Los detectives salvajes, Roberto BolañoHoy hice un pequeño viaje. Aprovecho los viajes para leer, y hoy le tocó el turno a Los detectives salvajes, de Roberto Bolaño. Al llegar a casa he encontrado esta nota de la bitácora Algunas pequeñas victorias:

…siempre digo de Wilde que tiene tantas “citas célebres” porque en sus escritos puedes subrayar un par de ellas por página…

Tal es el ritmo de Bolaño en sus Detectives, una novela infinita (y no me refiero a su extensión).

Un poco más allá de la página 320 se pierde un poeta en un encuentro poético en Managua.

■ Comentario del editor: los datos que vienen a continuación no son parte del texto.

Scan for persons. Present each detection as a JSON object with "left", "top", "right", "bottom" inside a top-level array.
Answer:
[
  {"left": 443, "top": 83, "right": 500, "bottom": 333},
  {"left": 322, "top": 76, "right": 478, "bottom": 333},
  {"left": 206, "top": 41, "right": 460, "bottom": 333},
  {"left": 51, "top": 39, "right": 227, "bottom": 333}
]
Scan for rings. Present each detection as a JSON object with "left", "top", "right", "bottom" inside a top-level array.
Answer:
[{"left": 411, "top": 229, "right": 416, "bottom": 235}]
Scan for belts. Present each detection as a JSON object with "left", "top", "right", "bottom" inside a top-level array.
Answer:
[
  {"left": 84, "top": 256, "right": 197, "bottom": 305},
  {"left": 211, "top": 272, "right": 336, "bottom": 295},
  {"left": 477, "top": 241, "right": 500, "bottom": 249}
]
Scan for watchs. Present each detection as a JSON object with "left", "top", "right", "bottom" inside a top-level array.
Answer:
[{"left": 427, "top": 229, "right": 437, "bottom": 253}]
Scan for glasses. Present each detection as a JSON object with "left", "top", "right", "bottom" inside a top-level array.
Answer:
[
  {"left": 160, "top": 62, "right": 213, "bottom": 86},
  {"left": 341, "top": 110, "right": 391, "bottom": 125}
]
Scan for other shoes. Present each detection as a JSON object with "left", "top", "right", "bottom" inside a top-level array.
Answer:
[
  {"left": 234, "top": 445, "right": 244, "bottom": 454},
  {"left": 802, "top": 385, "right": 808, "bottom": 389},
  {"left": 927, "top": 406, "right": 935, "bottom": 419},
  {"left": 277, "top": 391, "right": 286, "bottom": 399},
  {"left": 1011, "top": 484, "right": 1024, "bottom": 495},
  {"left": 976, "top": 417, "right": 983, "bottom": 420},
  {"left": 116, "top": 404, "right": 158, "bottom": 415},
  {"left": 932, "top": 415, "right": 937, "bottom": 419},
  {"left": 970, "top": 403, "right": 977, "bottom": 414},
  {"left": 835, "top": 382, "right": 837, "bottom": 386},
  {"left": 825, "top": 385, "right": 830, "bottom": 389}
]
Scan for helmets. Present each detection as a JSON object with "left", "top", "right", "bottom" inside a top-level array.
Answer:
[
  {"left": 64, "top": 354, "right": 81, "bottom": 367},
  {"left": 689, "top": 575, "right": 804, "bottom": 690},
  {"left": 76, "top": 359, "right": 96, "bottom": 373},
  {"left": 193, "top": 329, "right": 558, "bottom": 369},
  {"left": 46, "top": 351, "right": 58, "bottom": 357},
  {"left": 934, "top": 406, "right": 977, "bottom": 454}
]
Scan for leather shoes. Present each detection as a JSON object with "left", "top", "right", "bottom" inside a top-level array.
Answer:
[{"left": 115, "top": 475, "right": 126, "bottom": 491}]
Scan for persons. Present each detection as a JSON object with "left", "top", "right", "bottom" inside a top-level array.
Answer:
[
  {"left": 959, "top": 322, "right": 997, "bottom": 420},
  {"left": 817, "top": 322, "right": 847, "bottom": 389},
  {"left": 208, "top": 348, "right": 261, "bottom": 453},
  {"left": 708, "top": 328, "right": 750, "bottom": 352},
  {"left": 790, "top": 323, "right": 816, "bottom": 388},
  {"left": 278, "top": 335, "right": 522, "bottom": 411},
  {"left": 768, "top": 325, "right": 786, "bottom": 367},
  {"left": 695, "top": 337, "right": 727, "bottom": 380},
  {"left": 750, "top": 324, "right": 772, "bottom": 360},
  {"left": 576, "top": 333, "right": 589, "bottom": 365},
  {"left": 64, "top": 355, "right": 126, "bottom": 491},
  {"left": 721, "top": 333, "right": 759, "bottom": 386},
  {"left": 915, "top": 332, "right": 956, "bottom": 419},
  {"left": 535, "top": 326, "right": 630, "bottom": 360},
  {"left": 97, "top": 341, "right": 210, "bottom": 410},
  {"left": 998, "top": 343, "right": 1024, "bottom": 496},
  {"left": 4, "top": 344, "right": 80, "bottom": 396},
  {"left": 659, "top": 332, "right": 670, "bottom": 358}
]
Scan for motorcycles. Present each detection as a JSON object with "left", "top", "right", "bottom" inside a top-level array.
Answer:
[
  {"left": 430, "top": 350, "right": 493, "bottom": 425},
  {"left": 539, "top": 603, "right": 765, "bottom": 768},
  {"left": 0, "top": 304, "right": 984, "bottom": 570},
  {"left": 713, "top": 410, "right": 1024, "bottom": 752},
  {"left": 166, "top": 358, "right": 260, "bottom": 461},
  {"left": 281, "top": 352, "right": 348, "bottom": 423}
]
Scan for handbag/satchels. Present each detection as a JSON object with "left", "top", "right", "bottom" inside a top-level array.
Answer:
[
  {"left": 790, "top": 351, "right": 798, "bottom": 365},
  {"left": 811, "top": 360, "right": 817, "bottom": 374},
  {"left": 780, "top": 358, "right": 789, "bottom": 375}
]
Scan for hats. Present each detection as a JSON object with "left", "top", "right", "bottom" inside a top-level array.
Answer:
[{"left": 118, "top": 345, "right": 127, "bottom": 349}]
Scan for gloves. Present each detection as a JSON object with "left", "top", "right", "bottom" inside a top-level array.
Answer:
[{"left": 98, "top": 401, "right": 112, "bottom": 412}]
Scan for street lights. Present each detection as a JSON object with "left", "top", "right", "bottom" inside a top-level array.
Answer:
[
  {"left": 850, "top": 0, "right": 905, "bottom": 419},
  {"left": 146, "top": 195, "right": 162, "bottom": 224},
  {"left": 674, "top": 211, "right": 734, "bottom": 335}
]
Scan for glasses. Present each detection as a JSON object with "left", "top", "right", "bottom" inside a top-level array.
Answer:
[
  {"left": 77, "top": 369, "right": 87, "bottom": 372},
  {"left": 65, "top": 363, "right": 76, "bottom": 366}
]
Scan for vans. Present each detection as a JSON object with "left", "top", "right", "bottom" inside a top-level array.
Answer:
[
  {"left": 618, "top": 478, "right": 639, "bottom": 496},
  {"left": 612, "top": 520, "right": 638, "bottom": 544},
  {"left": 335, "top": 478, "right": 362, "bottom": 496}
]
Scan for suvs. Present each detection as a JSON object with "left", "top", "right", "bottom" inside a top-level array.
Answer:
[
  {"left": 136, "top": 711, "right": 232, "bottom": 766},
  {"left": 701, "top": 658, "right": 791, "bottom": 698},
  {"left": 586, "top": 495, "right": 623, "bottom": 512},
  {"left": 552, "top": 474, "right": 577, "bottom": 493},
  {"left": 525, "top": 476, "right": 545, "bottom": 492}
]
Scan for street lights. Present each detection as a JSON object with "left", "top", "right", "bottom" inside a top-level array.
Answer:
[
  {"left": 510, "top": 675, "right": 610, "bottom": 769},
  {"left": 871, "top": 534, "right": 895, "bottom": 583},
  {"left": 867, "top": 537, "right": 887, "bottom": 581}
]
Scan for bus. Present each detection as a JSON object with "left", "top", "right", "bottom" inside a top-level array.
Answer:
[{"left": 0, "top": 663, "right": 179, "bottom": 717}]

El organizador responsable de la nómina está más que atribulado (eventualmente perderá su trabajo a causa de la desaparición) y, ya en la página 340, el poeta Pancracio Montesol se le acerca para intentar consolarlo:

Una vez, dijo don Pancracio, Monteforte Toledo me puso sobre el regazo este enigma: un poeta se pierde en una ciudad al borde del colapso, el poeta no tiene dinero, ni amigos, ni nadie a quien acudir. Además, naturalmente, no tiene intención ni ganas de acudir a nadie. Durante varios días vaga por la ciudad o por el país, sin comer o comiendo desperdicios. Ya ni siquiera escribe. O escribe con la mente, es decir delira. Todo hace indicar que su muerte es inminente. Su desaparición, radical, la prefigura. Y sin embargo el susodicho poeta no muere. ¿Cómo se salva?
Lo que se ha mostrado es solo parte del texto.